I like reading about the downstairs folk, and have ever since Upstairs Downstairs was popular on TV. But I never really gave much thought to the lives of those working downstairs. Probably because I always aspired to an Upstairs life. Yeah, like that’ll ever happen.
One of the nice fiction series on this theme was The Swallowcliffe Hall Trilogy, which seemed to rely heavily on fact and truth and not so much on the misty glorification of the servant class and their lovely lives that weren’t all that lovely.
Life Below Stairs is a factual compilation of the way of life for servants in the Edwardian age. We learn that just one hundred years ago, service was the largest form of employment in the UK.

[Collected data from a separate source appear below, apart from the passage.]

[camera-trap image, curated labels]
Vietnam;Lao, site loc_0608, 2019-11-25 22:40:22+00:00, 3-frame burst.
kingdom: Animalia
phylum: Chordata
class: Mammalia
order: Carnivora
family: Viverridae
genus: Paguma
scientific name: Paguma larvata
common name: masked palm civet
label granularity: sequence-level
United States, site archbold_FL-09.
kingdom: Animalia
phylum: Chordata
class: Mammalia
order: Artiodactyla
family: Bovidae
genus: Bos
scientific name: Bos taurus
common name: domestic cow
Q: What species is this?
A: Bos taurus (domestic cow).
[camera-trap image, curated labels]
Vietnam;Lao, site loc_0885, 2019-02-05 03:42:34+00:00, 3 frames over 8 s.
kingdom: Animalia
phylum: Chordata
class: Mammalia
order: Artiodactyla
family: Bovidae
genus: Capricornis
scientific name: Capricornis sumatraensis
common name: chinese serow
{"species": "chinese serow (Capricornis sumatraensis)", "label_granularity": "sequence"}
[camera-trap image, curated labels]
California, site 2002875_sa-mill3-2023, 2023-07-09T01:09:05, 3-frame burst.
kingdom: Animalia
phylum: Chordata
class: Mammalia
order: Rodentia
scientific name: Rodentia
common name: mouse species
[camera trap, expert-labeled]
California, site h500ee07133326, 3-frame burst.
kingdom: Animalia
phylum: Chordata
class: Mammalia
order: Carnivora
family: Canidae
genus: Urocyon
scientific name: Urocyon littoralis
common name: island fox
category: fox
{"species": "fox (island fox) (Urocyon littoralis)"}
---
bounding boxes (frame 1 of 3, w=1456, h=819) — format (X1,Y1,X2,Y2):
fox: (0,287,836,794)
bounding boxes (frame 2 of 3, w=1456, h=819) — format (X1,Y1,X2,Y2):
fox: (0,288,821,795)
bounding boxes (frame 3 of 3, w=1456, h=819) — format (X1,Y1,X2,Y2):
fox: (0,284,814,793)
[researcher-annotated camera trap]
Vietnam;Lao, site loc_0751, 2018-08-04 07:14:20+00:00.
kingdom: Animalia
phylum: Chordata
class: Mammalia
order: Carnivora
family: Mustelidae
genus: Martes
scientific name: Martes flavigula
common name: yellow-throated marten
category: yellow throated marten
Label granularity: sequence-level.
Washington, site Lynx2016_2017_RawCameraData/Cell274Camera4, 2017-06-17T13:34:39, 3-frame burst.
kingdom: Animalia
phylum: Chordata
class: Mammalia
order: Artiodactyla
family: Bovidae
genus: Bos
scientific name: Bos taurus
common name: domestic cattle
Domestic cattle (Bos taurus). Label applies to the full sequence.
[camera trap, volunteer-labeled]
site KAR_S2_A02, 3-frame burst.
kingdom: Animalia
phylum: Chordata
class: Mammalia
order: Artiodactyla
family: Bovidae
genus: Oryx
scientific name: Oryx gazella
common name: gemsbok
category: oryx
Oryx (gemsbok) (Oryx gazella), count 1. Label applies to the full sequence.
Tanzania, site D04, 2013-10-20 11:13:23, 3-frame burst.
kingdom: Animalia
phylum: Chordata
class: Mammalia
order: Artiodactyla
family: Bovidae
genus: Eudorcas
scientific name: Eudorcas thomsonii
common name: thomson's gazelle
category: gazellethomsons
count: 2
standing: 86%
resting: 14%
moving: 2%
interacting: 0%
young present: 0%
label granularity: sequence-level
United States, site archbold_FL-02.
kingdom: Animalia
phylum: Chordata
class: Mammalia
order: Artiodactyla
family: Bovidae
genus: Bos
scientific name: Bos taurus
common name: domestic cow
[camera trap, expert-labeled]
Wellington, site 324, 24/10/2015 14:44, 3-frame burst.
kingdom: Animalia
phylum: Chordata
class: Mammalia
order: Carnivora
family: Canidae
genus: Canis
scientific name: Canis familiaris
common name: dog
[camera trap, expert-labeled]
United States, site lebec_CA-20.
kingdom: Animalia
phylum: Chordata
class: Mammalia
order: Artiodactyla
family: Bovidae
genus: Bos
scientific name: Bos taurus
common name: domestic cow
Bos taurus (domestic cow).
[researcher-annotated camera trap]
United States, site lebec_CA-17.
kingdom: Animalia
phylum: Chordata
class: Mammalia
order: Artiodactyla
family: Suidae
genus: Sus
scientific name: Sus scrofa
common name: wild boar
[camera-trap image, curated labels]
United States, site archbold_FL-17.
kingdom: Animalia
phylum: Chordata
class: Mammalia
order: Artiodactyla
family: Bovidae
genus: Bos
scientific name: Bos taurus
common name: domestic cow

With millions of families living in stifling poverty in the Edwardian era, going into service was a sought-after alternative to near starvation, but it was no easy option. From scullery maid to housekeeper and butler, the domestic servant was at the beck and call of their master and mistress every hour of the day. Up with the lark and toiling well into the night, they were rewarded with meagre wages and sparse, comfort-free accommodation in the attic or basement. While their employers dined on nine-course meals, costing up to six times a maid’s annual wage, employees were treated to the leftover cold cuts in the basement kitchen.
But the First World War was the end of what we might think of as the golden age of domestic service, as the men of the servant class went into the military, and the women left service to take up the much better paying jobs left behind by the men gone to war.
The book uses scraps of memoirs and diaries of servants of the time, and books written after their life in service had ended, for its wonderful detailed look at this institution, now nostalgia-filled and even glorified. Well, yeah. Wouldn’t you want a house full of servants to do your every bidding? Yeah, me, too.
It is interesting to discover that Mrs Beeton, she of of Mrs Beeton’s Book of Household Management, written in 1861, in advising young people on seeking domestic employment in foreign parts, advises they go to Australia, because in America, service was looked down upon as a career.
Oooohkay, that’s why I couldn’t have a house filled with cheap servants.
Really nice book for you history buffs.